Hintergrund/Fragestellung: Der Übergang in oder die Zunahme von Pflegebedürftigkeit stellt eine kritische Umbruchsituation im Leben Betroffener und ihrer Zugehörigen dar [1]. Oft sind Vertreter:innen der Gesundheitsberufe in unterschiedlichen Settings beteiligt. Zu Übergangsprozessen im Kontext von Pflegebedürftigkeit liegen kaum wissenschaftliche Erkenntnisse vor. Deshalb war es Ziel dieser Studie, grundlegende Phänomene, Phasen und wiederkehrende Muster von Übergangsprozessen zu ermitteln.

Methoden: Es wurden vorhandene Daten teilnarrativer Interviews mit Personen aus der stationären Langzeitversorgung (n=5), ambulanten Pflege (n=3), dem akut Klinikum (n=2), sowie aus Beratungseinrichtungen (n=4) im Rahmen einer retrospektiven Datenanalyse mit dem dreistufigen Kodierverfahren der Grounded Theory Methodologie ausgewertet [2].
+-------+
- Gestellte Aufgabe
Nennen Sie alle Bereiche, aus denen laut dem Textauszug zu Übergangsprozessen bei Pflegebedürftigkeit die interviewten Personen stammten, jeweils mit der angegebenen Anzahl.

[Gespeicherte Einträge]
+-------+
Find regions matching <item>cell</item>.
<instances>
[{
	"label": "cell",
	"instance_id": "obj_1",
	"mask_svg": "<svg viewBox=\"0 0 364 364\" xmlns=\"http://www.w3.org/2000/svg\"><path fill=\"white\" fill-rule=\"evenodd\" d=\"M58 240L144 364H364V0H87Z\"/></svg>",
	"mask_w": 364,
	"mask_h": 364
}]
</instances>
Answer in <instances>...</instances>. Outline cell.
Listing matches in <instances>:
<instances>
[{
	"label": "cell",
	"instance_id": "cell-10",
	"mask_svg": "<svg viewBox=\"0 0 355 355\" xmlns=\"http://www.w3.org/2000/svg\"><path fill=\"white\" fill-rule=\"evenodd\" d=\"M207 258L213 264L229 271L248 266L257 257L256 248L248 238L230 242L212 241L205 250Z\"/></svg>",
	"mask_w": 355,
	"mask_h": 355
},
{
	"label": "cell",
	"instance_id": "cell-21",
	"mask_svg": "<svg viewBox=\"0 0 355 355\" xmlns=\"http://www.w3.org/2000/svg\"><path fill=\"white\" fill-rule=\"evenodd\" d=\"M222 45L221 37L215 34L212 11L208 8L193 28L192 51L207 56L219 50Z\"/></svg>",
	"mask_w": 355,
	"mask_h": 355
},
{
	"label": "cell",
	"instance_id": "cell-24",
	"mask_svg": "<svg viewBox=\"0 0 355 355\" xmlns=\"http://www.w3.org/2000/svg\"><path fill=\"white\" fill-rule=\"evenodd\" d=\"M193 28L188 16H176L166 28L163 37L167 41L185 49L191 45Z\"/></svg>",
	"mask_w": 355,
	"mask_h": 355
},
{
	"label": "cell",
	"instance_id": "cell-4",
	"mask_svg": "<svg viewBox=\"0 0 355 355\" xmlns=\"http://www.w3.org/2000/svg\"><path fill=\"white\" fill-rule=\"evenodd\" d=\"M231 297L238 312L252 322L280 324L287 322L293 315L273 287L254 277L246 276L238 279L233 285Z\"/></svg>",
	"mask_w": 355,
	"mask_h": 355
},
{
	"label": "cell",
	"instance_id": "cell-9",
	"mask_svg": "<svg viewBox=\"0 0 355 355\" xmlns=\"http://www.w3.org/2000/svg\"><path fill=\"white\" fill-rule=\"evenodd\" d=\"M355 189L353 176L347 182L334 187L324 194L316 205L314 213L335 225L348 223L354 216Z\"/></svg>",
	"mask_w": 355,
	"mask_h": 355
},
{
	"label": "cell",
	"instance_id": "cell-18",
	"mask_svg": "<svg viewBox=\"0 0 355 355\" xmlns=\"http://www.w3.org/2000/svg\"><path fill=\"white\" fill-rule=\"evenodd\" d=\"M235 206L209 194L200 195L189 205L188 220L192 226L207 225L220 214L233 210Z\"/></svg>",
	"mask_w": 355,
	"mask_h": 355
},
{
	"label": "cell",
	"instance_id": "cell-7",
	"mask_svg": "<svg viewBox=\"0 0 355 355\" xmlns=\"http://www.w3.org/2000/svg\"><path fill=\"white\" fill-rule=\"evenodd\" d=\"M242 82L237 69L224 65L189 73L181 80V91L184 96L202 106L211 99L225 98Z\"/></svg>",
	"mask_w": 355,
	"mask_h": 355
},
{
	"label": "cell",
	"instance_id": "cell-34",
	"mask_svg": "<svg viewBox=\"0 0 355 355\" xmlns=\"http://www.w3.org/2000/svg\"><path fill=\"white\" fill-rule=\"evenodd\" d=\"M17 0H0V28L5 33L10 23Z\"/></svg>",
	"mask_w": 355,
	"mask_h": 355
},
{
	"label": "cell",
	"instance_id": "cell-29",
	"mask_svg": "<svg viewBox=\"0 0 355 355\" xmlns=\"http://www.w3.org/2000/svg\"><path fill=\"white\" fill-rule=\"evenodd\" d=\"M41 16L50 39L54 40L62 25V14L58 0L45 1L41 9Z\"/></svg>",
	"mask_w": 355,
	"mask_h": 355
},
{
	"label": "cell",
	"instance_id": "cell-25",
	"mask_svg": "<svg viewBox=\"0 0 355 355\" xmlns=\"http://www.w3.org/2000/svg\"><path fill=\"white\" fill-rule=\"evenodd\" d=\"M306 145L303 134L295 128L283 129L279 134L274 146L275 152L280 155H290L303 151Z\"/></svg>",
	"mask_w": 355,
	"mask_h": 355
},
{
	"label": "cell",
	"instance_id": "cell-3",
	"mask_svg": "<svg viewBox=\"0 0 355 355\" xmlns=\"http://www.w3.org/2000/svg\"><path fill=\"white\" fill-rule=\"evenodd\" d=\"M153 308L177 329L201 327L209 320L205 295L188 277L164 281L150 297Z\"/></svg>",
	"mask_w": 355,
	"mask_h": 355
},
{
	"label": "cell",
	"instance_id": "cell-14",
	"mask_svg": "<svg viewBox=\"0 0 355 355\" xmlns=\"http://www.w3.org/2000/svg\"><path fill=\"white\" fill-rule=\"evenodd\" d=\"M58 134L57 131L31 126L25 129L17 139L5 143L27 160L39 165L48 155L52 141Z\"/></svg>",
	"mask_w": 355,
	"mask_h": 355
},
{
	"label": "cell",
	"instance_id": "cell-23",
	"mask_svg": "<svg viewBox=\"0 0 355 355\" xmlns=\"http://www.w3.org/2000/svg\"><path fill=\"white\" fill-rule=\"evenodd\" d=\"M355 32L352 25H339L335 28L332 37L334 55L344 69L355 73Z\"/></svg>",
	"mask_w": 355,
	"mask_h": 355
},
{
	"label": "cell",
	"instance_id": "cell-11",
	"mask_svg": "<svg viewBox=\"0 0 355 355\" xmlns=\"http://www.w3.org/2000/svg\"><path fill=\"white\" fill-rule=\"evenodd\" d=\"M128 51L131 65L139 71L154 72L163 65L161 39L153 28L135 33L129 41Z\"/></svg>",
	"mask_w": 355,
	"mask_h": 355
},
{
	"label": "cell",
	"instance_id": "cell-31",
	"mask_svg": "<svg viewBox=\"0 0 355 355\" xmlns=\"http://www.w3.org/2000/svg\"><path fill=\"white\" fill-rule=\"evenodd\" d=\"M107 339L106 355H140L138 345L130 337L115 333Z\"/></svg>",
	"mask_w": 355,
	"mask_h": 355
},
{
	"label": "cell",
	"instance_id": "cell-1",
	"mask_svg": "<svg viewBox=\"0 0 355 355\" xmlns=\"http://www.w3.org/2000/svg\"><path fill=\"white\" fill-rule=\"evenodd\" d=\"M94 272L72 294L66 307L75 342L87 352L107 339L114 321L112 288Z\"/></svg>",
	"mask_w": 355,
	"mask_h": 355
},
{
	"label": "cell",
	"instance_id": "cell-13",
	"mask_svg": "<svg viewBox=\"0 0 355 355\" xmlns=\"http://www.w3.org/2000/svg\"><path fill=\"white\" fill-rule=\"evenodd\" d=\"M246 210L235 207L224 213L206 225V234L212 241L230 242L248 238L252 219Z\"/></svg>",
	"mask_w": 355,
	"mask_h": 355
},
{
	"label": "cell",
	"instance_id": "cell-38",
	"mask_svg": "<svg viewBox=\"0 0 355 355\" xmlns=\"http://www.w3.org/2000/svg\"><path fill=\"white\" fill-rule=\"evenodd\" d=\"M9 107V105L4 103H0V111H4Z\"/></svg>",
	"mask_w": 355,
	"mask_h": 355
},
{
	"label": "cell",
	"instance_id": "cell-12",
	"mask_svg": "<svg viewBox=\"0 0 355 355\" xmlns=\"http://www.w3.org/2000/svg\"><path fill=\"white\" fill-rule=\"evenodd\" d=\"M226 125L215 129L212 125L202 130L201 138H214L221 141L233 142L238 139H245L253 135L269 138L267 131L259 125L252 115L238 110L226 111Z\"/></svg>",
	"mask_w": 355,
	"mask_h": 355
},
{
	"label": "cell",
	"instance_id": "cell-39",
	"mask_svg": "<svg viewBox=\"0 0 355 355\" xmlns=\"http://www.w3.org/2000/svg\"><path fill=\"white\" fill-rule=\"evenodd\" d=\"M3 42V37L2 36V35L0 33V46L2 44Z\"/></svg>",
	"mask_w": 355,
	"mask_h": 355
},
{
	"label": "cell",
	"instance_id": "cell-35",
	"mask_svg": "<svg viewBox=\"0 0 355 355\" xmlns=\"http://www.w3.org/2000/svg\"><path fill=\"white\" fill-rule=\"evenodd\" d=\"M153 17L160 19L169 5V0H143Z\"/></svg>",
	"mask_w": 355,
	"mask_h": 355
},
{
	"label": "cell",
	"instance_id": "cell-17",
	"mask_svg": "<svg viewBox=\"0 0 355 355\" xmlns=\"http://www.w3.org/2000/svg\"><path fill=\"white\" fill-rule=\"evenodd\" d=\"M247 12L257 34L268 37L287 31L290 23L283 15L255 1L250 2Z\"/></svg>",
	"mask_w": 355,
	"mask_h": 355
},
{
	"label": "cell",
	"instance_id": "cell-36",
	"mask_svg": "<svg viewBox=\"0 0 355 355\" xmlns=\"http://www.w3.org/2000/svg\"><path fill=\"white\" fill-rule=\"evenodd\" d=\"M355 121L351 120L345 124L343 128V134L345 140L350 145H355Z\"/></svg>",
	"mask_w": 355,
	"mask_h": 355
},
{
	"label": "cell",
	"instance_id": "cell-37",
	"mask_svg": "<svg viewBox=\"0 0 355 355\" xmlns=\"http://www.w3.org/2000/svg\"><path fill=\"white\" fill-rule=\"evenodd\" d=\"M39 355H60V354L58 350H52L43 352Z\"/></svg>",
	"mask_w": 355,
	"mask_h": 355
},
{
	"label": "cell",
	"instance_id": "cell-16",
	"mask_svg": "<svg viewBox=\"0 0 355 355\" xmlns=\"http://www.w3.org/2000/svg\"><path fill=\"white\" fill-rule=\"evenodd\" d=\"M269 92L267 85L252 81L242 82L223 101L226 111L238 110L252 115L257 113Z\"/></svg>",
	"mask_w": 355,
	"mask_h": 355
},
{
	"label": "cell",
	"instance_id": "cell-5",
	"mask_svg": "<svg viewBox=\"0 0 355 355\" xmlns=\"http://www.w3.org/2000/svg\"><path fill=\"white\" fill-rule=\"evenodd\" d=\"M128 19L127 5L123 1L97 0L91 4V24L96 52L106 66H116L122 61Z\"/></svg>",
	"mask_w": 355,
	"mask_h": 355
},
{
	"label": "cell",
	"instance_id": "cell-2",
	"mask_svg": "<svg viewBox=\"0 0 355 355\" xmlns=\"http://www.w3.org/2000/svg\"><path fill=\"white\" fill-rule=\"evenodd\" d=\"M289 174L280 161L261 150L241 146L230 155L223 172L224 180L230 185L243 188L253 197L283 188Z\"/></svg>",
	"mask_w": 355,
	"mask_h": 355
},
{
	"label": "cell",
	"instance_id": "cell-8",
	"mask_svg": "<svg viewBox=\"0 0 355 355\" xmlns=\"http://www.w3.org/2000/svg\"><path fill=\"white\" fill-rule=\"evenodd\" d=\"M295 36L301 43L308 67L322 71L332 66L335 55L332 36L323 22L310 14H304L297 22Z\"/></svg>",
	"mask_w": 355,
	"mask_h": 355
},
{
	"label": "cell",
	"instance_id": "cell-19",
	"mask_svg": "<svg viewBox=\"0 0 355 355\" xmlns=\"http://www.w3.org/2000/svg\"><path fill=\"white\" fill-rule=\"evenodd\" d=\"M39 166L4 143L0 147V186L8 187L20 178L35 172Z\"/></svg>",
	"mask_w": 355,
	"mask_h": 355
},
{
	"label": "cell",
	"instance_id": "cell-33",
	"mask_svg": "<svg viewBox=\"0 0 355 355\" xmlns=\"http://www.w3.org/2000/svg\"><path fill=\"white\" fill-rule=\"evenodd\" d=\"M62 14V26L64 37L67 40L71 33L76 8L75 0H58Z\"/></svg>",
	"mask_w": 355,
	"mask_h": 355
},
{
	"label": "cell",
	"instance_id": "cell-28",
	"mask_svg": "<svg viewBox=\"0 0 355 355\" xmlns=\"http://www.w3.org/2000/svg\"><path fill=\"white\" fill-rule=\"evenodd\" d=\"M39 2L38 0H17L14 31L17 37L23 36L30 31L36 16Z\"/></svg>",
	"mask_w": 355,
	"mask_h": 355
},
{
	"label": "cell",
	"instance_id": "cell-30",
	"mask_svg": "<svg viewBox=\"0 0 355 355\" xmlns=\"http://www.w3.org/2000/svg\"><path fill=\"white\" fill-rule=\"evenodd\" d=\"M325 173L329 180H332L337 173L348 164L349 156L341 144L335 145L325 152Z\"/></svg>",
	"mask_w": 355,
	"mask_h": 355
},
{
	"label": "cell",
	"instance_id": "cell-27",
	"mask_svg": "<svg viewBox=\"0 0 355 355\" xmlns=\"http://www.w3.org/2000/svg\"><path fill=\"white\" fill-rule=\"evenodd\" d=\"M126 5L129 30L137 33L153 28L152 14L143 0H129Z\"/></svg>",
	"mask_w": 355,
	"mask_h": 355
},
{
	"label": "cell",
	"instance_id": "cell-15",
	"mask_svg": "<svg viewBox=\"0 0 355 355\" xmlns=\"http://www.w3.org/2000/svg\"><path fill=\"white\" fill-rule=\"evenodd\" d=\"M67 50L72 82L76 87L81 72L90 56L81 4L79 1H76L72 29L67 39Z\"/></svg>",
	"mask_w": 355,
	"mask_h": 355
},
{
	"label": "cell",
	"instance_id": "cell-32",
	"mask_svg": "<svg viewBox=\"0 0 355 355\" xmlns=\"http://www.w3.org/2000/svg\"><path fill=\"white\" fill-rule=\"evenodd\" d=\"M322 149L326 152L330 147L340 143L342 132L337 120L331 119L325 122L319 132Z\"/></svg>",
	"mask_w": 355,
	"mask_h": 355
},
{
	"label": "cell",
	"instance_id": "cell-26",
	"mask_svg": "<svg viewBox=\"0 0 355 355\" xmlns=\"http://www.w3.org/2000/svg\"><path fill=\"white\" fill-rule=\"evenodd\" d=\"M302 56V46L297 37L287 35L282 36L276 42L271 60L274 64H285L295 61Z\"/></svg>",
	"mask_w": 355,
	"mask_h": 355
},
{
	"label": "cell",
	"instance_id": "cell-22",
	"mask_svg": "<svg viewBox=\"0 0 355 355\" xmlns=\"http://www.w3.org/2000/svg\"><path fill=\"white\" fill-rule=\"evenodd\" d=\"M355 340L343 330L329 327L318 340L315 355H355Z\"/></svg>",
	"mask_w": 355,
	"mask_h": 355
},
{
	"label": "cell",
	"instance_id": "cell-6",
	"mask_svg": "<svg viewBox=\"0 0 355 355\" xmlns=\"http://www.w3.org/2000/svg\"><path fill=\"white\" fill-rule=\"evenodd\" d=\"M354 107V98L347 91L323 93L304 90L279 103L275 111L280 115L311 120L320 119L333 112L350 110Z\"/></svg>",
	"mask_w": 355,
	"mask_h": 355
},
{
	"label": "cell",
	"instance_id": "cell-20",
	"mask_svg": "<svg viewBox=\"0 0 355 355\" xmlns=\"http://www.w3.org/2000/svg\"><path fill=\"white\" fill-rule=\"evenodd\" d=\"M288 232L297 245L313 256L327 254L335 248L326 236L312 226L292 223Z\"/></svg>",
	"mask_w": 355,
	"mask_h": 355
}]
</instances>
+-------+
- Lösung
- stationäre Langzeitversorgung (n=5)
- ambulante Pflege (n=3)
- akut Klinikum (n=2)
- Beratungseinrichtungen (n=4)